As described by Saju,”Through these works what I am trying to communicate are my concerns of history, migration, displacement, conquest and colonialism. Moreover, I am connecting my work to politics and power as well as environmental concerns. What I believe is that whatever happens today there must be a link connected to the past. So, my works are connecting the past and present through concept and methodology.” In this exhibition Saju continues to explore themes of migration and displacement through his method of image transfers on teak wood. Also featured in this exhibition for the first time, are the artist’s works on paper. This body of work investigates the more personal side of Saju’s practice, representing his ancestral home and the multiple migrations undertaken by his family. He first started experimenting with wood as a canvas. Kunhan says, “Wood is a medium I have long been associated with, since as far back as my college days when I worked as a house painter. Transferring ink from one surface to another is a meditative process for me.” Soon he became adept at transferring images from paper to wood, incorporating the imperfections caused by the knots in the wood into his vision. Kunhan creates large scale maps by stitching together hundreds of screenshots from Google Maps. Once the prints are ready, the artist might modify parts of it with paint or by burning or erasing certain sections, before transferring the ink from paper to wood.
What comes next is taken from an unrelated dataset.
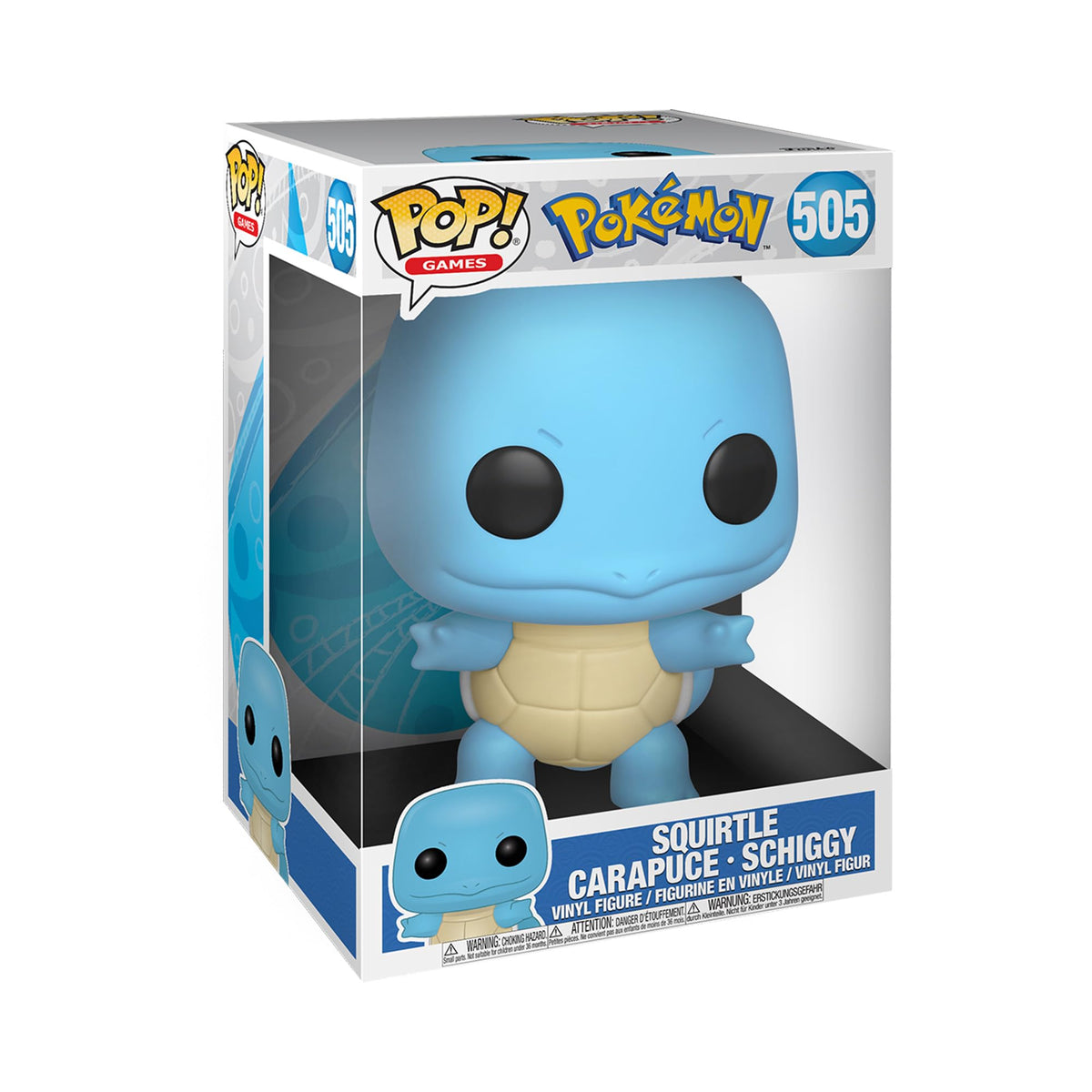Funko POP! 10" Pokemon Squirtle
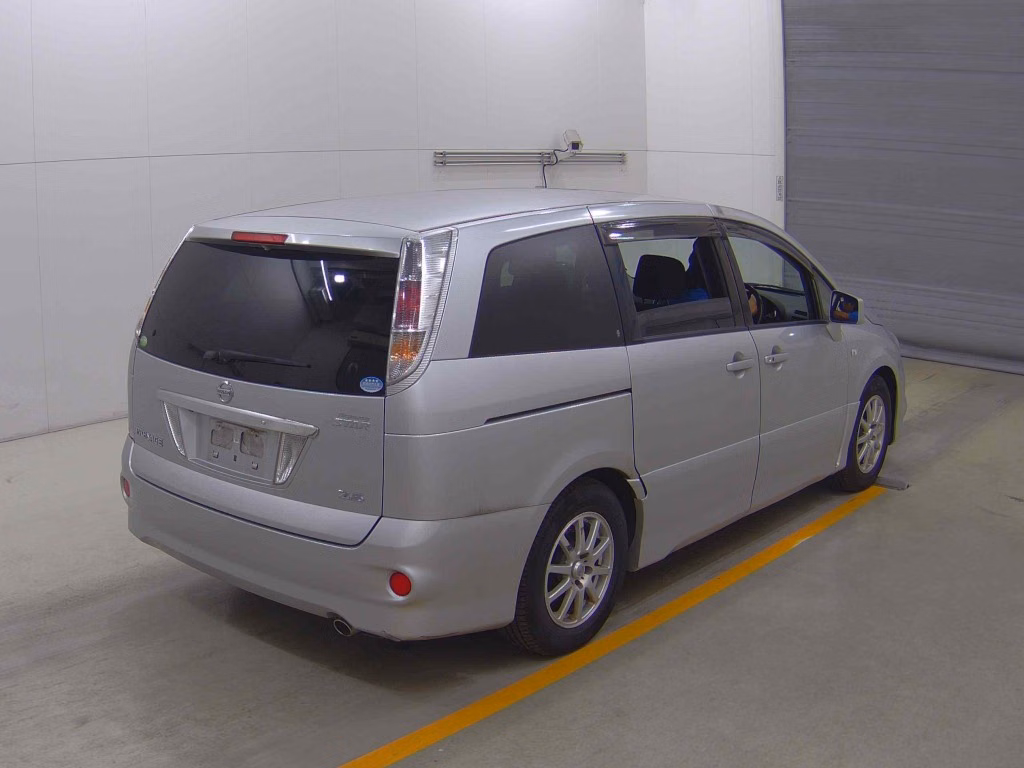 NISSAN PRESAGE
The multiple histories of each element in Kunhan’s art magazine mumbai finds expression on his canvas, whether it’s the archival images transferred from paper or the centuries-old teak wood panels onto which they are received. The artist is just as interested in what stays as he is in what—or who—gets left out at the end of the continuous process of displacement he practices as art. Akin to Saju, Chemould Prescott Road Desmond Lazaro’s artistic practice is the ground upon which the stories of his forefathers are embedded: identity, migration, map-—making, mythology, defining and redefining ‘home’, and the geographical journeys where his family’s histories are charted. He condenses the disciplines of sacred geometry, architecture, art, astrophysics and map-making into beautiful paintings!

As one investigates Lazaro’s artistic journey, much of it is through map-making – exploring both his personal mapping (which has been a complex one), but one that has also transcended into the journeys of explorer’s, star maps and the wider cosmos, he continually looks into how we reimagine the universe within our own microcosmic journey. Lazaro’s work reinvents miniature painting, the tradition he was trained in. His is a boundary pushing art that makes this traditional craft seem especially current. Born in Leeds in 1968, Lazaro came to India in 1990 to study at the art school of Baroda. There, he became obsessed with the miniature paintings of Rajasthan and went to train for twelve years in Jaipur under late master painter Bannu Ved Pal Sharma. Lazaro chose to adopt a craft that is alien to British art magazine Mumbai education and to deploy it to describe the world around him. He has since worked in the pichvai and miniature painting techniques, and also wrote (and published) doctoral thesis on the topic. His Cosmos series for the Mumbai Gallery Weekend at Chemould Prescott Road is an inquiry into the heavens and a return to such origins. By reconnecting with the alchemic roots of pigment preparation, Lazaro has a stubborn commitment to tradition: his paintings begin with the Earth herself. Project 88 Mumbai presented Tropisms, a solo exhibition of Mumbai-based artist Amitesh Shrivastava’s new body of work, composed largely during the recurring lockdowns marking an exciting departure from his previous oeuvre; with hypnotic colours and vibrant brushstrokes, Shrivastava now composes a pulsating world on the brink of catastrophe.